Jobs may also include the classification of various types of documents. For example, a job may be to determine whether various emails from customers are “angry” or not. Based on results provided by the job processor server, the job provider may then take a closer look at these emails to determine what actions might be taken to placate the angry customers. The results of jobs need not be limited to binary classifications. For example, a job may request that various degrees of anger be identified in emails. Alternatively, the job may request a short sentence describing each email. Other types of jobs may involve obtaining classifications, descriptions, or transcriptions of various media items, including images, videos, and audio recordings.
A job may also have multiple stages. For example, a job provider may provide various scanned filled-in paper forms to the job processor server 204 and request that the job processor server 204 digitize the forms and the filled-in values. The job processor server 204 may initially determine the form fields and set up a database having those fields. The job processor server 204 may then create the database records having those fields with the filled-in values.

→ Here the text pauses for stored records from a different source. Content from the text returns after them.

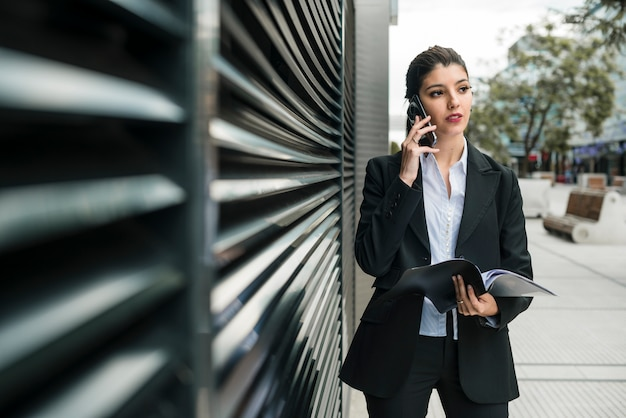 Młody bizneswoman opowiada na telefonu komórkowego mienia falcówce w ręce patrzeje daleko od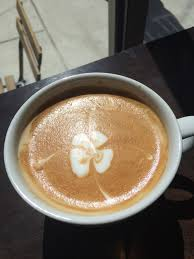 coffee with four leaf clover pattern the proxy project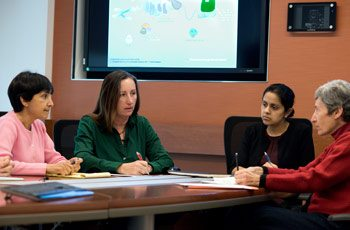 Dr. Sharon Savage talks with her team in a conference room.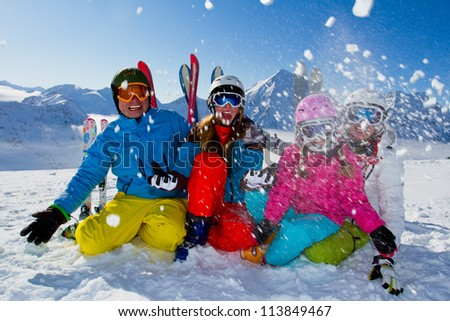Ski, snow, sun and winter fun -  happy family ski team - stock photo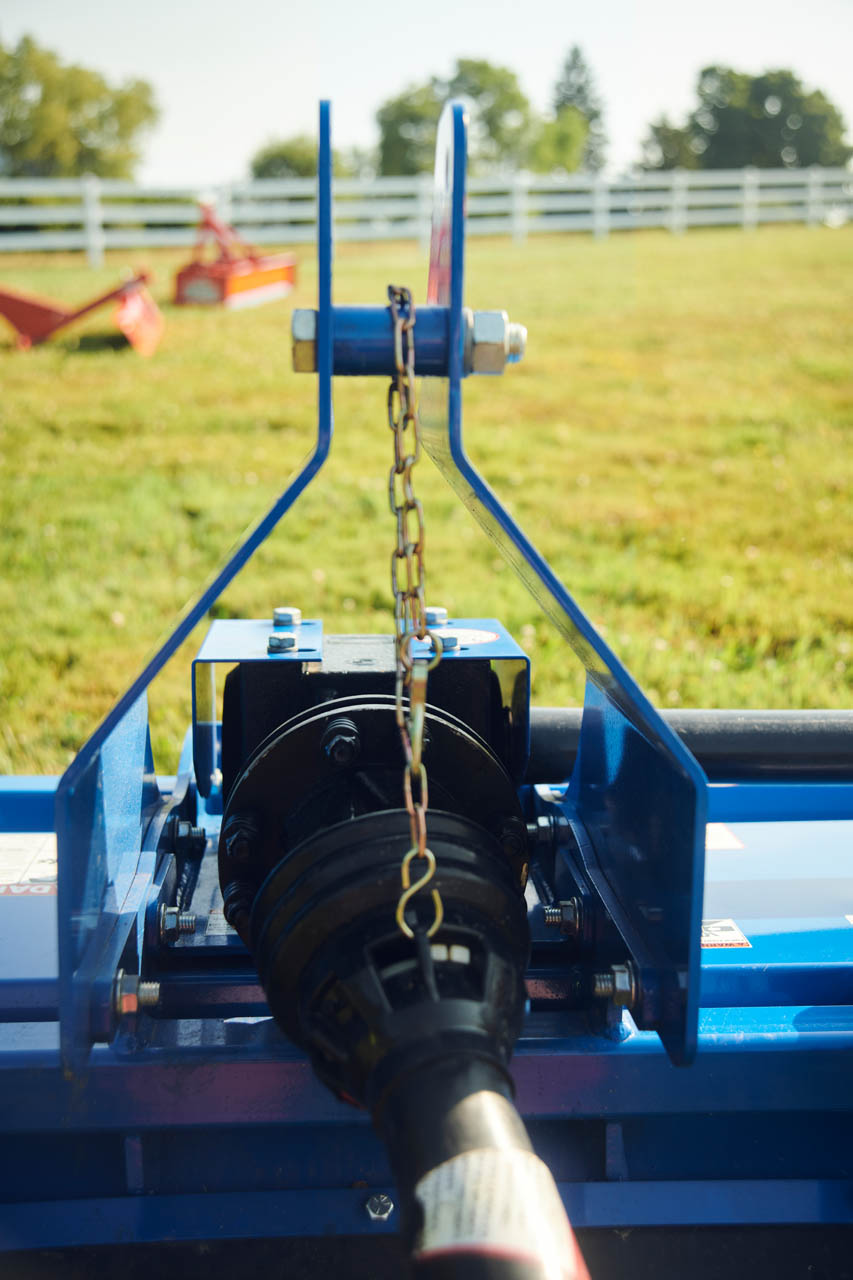 Driveline and upright arms with adjustable chain.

In addition to processing information provided by the job provider, jobs may involve obtaining new information. For example, a job may be to assemble a directory of businesses in a particular city that includes business names, descriptions, addresses, and photos. The job provider may merely specify the city to the job processor server 204 and rely on the job processor (using the distributed group of people) to obtain the desired business information for the city.
Division of a Job into Discrete Tasks
In step 606, the job is divided into tasks. Task division may be performed by task decision module 313. Jobs may be divided into tasks in a variety of ways. In one embodiment, jobs are divided into tasks that are independent of each other and that can be performed by separate respondents. Various factors may be taken into account when dividing jobs into tasks, including the size or difficulty of individual tasks, the ability to verify task responses, and the ability to assemble responses into a job result. Particular tasks may be dependent on completion of other tasks. For example, the first phase of a job may involve a certain types of tasks, while the second phase may involve different types of tasks that work on the responses from the first phase.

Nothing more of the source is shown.